Reaching for Me

   I sit next to my mother on the sofa, our feet propped up against the side of the coffee table.  We are painting our toenails.  Eggplant purple for her, hot pink for me.

    Our feet are just alike–they are practically interchangeable.  Exactly the same size, the same high arches, the same long toes, the bone on the top that makes certain sandals uncomfortable to wear.

     Mom takes good care of her feet; they always look great.  For most of my life she was a polished, stylish dresser, but she’s become much more casual in recent years (and loving every minute of it, by the way).  She has been freed from the tyranny of femininity.

     “I don’t see why you can’t find yourself a nice man,” Mom says, out of nowhere.

      A person could wonder the same thing about you, I think, but I don’t look up.

     “Lots of men like you.  I see them looking at you when we go places,” she says.  There is concern in her voice, confusion, urgency and some vague anxiety.
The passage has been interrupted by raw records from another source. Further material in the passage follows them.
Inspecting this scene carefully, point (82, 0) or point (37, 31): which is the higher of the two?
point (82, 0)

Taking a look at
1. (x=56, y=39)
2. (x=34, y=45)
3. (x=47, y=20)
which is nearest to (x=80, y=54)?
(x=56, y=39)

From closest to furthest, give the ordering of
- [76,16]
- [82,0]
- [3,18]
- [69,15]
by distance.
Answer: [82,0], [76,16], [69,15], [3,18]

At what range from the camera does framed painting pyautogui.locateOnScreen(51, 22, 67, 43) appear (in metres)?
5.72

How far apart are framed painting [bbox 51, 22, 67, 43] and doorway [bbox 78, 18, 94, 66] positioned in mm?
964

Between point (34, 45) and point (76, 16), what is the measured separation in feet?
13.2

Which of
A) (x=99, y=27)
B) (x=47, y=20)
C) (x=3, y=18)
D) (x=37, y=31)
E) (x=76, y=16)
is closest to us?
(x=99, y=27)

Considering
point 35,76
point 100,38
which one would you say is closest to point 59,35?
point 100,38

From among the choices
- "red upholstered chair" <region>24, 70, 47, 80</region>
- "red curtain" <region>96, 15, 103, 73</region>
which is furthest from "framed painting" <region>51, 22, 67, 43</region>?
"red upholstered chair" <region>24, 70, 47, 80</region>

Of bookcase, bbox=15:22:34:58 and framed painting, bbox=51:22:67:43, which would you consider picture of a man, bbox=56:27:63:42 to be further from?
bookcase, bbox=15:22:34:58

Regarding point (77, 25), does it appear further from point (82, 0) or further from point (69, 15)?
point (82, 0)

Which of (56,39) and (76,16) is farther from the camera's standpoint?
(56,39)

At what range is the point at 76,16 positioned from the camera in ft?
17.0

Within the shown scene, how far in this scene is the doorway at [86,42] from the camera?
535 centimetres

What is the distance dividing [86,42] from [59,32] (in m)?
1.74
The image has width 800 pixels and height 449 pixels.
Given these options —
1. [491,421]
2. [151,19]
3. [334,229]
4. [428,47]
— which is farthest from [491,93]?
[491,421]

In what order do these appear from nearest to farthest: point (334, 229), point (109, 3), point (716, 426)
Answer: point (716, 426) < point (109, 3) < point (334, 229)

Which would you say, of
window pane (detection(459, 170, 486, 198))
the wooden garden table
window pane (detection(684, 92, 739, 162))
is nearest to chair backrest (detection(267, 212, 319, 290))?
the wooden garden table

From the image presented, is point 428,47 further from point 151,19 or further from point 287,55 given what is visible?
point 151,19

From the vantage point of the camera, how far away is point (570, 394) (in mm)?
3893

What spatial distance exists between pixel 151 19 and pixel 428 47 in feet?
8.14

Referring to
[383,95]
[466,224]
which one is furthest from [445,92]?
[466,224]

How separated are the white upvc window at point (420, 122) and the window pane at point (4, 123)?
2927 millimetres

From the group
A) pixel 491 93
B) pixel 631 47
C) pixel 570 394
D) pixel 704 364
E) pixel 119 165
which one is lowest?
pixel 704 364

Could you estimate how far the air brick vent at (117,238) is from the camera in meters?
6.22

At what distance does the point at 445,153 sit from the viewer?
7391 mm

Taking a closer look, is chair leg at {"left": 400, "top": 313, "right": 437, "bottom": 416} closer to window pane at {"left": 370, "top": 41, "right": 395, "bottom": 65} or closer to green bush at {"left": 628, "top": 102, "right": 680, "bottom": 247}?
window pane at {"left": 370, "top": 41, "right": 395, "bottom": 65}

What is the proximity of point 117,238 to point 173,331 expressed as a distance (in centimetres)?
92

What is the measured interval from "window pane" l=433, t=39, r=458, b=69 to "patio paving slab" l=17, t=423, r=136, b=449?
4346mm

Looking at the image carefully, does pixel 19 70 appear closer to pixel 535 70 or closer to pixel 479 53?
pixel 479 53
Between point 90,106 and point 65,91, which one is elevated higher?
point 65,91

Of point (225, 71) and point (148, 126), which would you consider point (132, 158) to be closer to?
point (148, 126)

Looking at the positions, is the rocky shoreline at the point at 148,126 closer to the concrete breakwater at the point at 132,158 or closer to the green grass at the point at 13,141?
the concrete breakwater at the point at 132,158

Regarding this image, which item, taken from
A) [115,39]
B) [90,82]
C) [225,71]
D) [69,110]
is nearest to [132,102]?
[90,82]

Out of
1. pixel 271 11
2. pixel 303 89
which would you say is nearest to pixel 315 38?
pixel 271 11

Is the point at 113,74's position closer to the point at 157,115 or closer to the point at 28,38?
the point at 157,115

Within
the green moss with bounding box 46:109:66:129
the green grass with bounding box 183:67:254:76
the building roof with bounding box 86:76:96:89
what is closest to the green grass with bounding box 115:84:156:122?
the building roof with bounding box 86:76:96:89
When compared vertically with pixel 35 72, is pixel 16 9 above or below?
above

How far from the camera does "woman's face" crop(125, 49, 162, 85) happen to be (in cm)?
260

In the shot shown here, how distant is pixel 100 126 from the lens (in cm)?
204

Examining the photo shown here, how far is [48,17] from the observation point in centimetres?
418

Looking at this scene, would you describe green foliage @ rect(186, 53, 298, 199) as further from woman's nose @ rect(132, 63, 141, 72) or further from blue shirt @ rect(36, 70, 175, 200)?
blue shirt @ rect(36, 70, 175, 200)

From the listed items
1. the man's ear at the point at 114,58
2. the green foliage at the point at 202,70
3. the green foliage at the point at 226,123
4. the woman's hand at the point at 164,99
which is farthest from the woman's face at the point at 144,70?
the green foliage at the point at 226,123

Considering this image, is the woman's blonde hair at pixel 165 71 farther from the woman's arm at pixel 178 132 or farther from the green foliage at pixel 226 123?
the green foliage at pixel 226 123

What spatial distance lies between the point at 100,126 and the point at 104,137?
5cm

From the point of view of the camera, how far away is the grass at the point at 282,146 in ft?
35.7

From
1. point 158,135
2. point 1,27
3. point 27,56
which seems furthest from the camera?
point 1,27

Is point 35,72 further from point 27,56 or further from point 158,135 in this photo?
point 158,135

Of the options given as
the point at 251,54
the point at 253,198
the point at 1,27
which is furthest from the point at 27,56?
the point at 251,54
I can feel the emotion, her line of thought: why…?  what is going on with you…?  Tell me.  Speak to me.  My mother is not unintelligent, but she does not communicate well with words.  She does not–or cannot– explicitly express that she is worried about me, that something is wrong but she doesn’t know what it is, that my choice to live so far away feels like a rejection (and, to be fair, it was), that she questions if she could have done things differently with me.  She wants answers, but she can’t ask the questions, much less broach them to me.

     “I will when I’m ready, Mom,” I say, putting the brush back in the bottle and screwing down the top.  Just like that, a smooth demurral.

      I cannot remember a time when I was truly open with her.  When I simply told her the whole truth about what I was experiencing, or how I was feeling.  When I confided in her.  I believe this behavior comes primarily from my father–active addicts make their children into liars.  Children lie to cover up for their junkie parents.  I covered up for him, protected him.

      The Awful Truth is also that I withheld myself from her because I believed that she could not be trusted.

      And because the truth was simply unacceptable.  And unspeakable.

      But now, now

     She is reaching for me.  The past is gone; you can’t go back.  The mother of my childhood and adolescence is gone.  She is no longer the woman she used to be.  The only mother that I have is the one who exists today.  She is trying to keep me in her life.   Her eldest child, her only daughter.

       Underneath my clothes, I still have marks on my thighs from where the Attorney hit me.  Fourteen days later.  They are almost gone, but not quite.  Not quite.